The moment we felt the reverberations of the wall, being slammed with...something, my parents rushed me downstairs. We weren't sure what it was, but we could tell it wasn't good. I cried out for us to go check on my friends, on Sunniva, who was home alone as her father had gone to Mecca to sell goods. She was alone, and likely as afraid as I was.
"We can't leave Sunniva!" I had cried, "She's all alone, we can't! I won't!" My tears streamed down my face like the river I had seen when my father had brought me to Egypt. Crashing against the rocks, thrashing to escape the path it was hurling down. To escape the nightmare that lied before it.
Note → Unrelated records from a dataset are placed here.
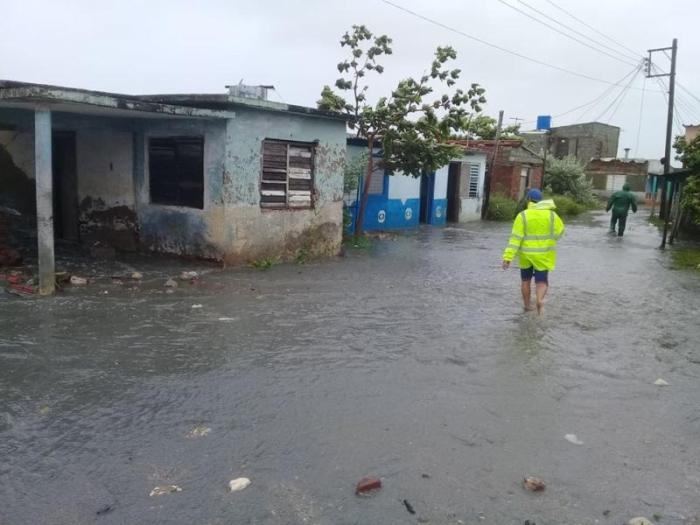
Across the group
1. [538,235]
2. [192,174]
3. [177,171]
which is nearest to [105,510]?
[538,235]

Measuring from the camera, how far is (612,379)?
5645mm

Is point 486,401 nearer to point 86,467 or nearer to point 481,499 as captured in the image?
point 481,499

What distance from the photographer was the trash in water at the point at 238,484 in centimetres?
352

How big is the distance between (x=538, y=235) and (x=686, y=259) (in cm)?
842

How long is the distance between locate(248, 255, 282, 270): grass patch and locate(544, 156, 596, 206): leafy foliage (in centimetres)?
2552

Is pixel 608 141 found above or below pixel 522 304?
above

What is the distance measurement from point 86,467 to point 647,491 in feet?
10.9

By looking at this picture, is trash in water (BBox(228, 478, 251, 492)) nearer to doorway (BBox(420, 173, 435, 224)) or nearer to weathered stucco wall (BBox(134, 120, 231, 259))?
weathered stucco wall (BBox(134, 120, 231, 259))

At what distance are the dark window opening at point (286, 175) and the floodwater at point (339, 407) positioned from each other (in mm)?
2606

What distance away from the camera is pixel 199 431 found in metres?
4.27

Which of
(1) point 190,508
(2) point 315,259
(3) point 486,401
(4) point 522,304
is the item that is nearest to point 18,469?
(1) point 190,508

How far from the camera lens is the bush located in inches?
984

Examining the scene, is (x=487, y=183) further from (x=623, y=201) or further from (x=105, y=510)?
(x=105, y=510)

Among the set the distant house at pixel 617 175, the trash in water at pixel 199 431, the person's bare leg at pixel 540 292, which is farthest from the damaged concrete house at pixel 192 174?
the distant house at pixel 617 175
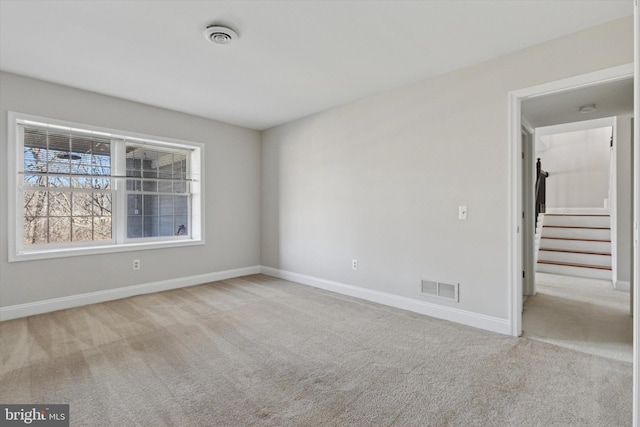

"I shall go make sure she is safe. Go, Hadiya." My mother told me as my father hurried out the door. Soon, she was following him, and I was to hide in the small hidden space below the boards of our floor. It was originally made to hide my mother's old keepsakes. I never learned where they went. I contemplated it, an attempt to distract myself from the inevitability of my situation.
I was entirely powerless to what was happening outside my cramped space as the dusty scent of dirt filled my nostrils. Through panicked breaths, the small bits of rocks and dried mud came through my nose and mouth, coating my throat. I kept feeling the vibrations of our wall as it further and further crumbled. Women screamed out, calling for children, men for their wives, and children for anyone. Anyone at all to come help them.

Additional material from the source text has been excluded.